Select each line of the material that contains the word "grass", matching case exactly.

Picture-based spatial questions:

* start *

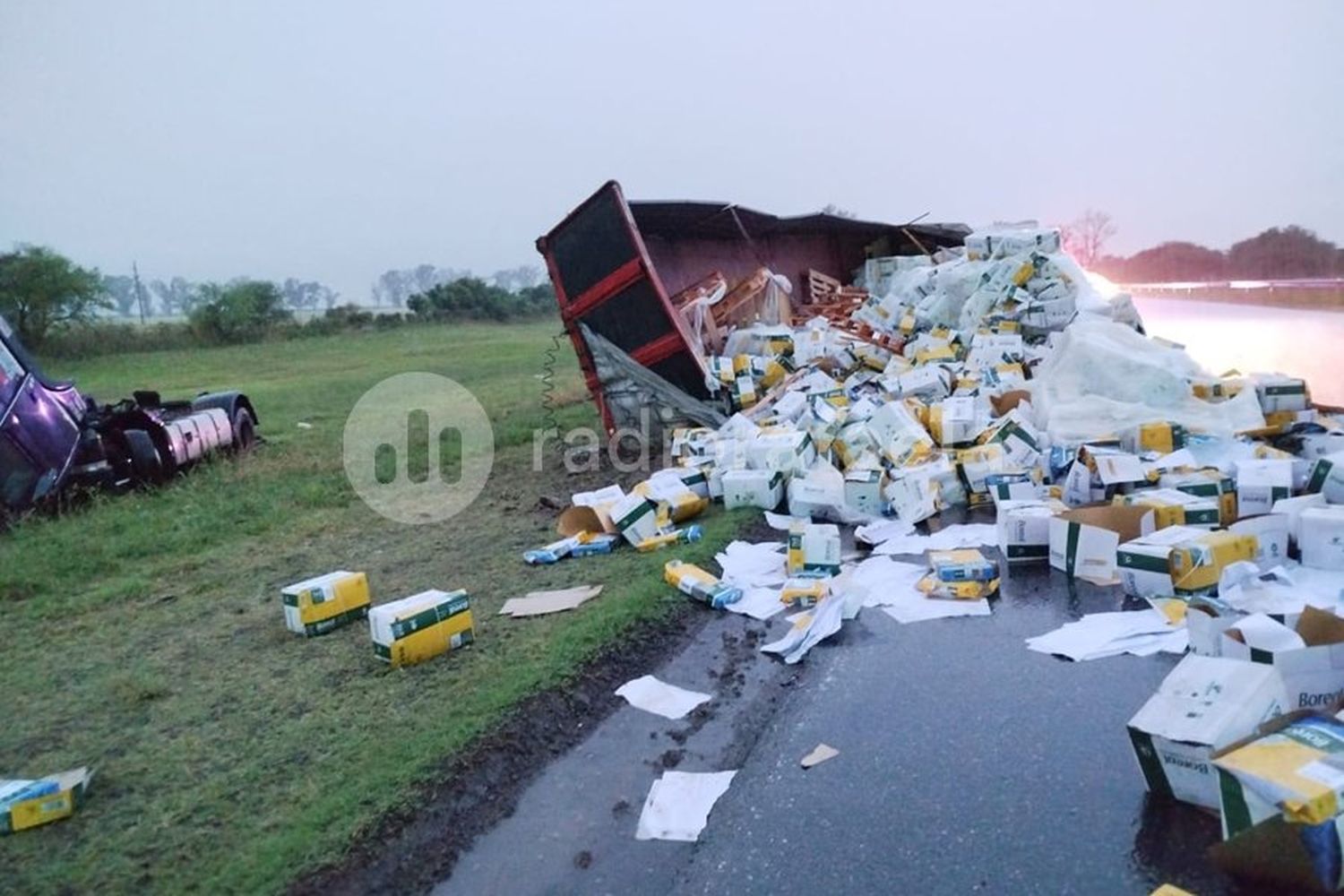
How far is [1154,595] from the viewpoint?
132 inches

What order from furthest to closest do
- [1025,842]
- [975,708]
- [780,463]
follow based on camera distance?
[780,463] < [975,708] < [1025,842]

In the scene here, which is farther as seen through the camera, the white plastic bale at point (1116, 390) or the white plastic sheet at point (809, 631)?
the white plastic bale at point (1116, 390)

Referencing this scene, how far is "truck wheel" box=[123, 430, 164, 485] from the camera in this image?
670cm

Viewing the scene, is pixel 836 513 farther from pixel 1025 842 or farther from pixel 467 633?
pixel 1025 842

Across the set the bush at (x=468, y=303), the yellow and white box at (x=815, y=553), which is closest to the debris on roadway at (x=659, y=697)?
the yellow and white box at (x=815, y=553)

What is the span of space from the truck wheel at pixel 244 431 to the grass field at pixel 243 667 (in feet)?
3.54

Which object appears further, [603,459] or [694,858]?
[603,459]

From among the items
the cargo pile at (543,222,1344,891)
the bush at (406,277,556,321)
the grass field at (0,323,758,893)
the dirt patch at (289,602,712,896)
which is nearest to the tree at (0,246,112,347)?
the bush at (406,277,556,321)

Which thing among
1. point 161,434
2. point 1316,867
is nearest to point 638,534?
point 1316,867

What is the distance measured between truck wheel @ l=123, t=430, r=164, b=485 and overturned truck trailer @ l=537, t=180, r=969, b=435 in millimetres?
3408

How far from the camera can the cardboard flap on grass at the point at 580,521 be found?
479 cm

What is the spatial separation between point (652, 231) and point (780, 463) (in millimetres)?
3531

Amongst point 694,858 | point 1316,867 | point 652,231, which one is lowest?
point 694,858

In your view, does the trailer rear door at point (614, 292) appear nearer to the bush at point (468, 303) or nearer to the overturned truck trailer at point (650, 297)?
the overturned truck trailer at point (650, 297)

* end *

→ Finished answer
What is the span of space from the truck wheel at pixel 244 431 to the grass field at pixel 243 667 (in feet)?
the grass field at (0,323,758,893)
How far from the camera can the cardboard flap on grass at the point at 580,521 be found?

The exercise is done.